Going digital, or automating, sounds easy enough, but it is a painful process, as illustrated by the long road towards a goal for automated drilling operations. This slow process hasn’t put Statoil off. It has been putting all the pieces of the puzzle together, through targeted investment, including putting robotic units offshore.

“We’re investing in companies that will bring automation to the business,” says Erik Jakubowski, Investment Analyst at Statoil Technology Invest. “Statoil has an ambition of automating drilling operations. Our contribution is investing in companies that provide a small or large piece of automation to the drill floor.”

Statoil Technology Invest is investing in companies including Sekal, which provides trend analysis and drilling process automation; Raptor Oil, which is developing a signal processing system using acoustic signals to enable faster transfer speeds from the well bore; and Intelligent Mud Solutions, which intends to automate measurement of drilling and wellbore fluids. Robotic Drilling Systems (OE: November 2016) is this year deploying drill floor robots on to the Deepsea Atlantic, which is drilling on the Johan Sverdrup field.

“The overall aim is drilling operation that’s more efficient, predictable, safer and cheaper,” Jakubowski says. But, full automation isn’t likely until after 2020, he says. While the pieces are there, the biggest big is having integration between all the pieces.

Digital by design

Baillie

Leveraging IT can also improve design and construction, says Alistair Hope, Shell’s project director for the Brent decommissioning project. This involves building a catalog of standard design modules, platforms, etc., that can be more quickly packaged together, making concept engineering faster, and enabling more focus on interfaces.

“Instead of repeating design, we can leverage the cloud and modern IT to improve the way we do engineering,” Hope says. “I’m really excited about it.”

—————

**Written exercise:** Reproduce the entire drilling automation excerpt above word for word.

Lines of data

—————

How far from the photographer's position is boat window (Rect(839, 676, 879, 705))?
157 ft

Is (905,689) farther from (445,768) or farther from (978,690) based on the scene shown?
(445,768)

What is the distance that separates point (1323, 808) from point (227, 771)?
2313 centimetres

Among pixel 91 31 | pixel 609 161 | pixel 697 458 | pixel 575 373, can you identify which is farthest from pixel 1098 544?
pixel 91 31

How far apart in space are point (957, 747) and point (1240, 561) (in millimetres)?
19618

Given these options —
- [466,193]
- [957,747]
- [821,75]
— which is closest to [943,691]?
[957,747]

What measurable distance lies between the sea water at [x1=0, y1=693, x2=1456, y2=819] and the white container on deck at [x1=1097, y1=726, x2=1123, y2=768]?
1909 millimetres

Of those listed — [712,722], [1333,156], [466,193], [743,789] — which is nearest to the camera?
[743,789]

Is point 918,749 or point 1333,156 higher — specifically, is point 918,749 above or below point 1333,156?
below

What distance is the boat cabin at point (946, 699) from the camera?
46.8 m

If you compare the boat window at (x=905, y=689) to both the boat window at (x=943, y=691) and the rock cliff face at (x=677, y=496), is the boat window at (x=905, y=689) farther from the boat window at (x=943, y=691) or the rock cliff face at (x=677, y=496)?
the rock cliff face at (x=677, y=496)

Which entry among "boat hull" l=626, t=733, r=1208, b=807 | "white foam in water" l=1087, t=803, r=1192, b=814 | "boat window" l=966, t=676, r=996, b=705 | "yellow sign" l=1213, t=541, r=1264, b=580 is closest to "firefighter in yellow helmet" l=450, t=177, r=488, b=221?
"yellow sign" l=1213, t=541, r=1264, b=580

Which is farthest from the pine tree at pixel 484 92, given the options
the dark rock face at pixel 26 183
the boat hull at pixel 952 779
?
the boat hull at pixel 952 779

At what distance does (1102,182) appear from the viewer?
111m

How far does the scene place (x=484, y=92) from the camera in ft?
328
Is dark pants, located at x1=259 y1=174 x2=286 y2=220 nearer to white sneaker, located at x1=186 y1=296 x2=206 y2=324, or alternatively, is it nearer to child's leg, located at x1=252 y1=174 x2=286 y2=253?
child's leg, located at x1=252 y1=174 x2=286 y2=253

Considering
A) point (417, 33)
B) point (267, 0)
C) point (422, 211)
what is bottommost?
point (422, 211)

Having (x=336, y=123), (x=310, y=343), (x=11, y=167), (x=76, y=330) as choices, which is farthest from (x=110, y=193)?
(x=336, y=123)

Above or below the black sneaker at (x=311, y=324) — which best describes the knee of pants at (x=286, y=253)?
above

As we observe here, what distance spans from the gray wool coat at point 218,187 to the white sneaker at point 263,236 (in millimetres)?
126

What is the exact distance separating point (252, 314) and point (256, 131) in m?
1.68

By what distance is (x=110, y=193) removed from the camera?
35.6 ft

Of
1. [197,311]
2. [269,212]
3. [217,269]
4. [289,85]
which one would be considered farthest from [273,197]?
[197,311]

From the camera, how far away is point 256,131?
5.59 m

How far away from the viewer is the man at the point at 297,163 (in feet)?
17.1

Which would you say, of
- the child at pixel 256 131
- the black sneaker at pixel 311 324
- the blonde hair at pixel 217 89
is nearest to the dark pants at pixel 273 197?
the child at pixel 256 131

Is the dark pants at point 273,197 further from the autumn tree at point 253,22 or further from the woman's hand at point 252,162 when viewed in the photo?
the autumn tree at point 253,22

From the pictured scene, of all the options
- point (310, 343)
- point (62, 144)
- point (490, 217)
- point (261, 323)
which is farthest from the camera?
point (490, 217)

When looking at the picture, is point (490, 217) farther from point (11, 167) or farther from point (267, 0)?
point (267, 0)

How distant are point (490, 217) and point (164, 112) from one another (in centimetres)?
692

—————

**Final result:**
Going digital, or automating, sounds easy enough, but it is a painful process, as illustrated by the long road towards a goal for automated drilling operations. This slow process hasn’t put Statoil off. It has been putting all the pieces of the puzzle together, through targeted investment, including putting robotic units offshore.

“We’re investing in companies that will bring automation to the business,” says Erik Jakubowski, Investment Analyst at Statoil Technology Invest. “Statoil has an ambition of automating drilling operations. Our contribution is investing in companies that provide a small or large piece of automation to the drill floor.”

Statoil Technology Invest is investing in companies including Sekal, which provides trend analysis and drilling process automation; Raptor Oil, which is developing a signal processing system using acoustic signals to enable faster transfer speeds from the well bore; and Intelligent Mud Solutions, which intends to automate measurement of drilling and wellbore fluids. Robotic Drilling Systems (OE: November 2016) is this year deploying drill floor robots on to the Deepsea Atlantic, which is drilling on the Johan Sverdrup field.

“The overall aim is drilling operation that’s more efficient, predictable, safer and cheaper,” Jakubowski says. But, full automation isn’t likely until after 2020, he says. While the pieces are there, the biggest big is having integration between all the pieces.

Digital by design

Baillie

Leveraging IT can also improve design and construction, says Alistair Hope, Shell’s project director for the Brent decommissioning project. This involves building a catalog of standard design modules, platforms, etc., that can be more quickly packaged together, making concept engineering faster, and enabling more focus on interfaces.

“Instead of repeating design, we can leverage the cloud and modern IT to improve the way we do engineering,” Hope says. “I’m really excited about it.”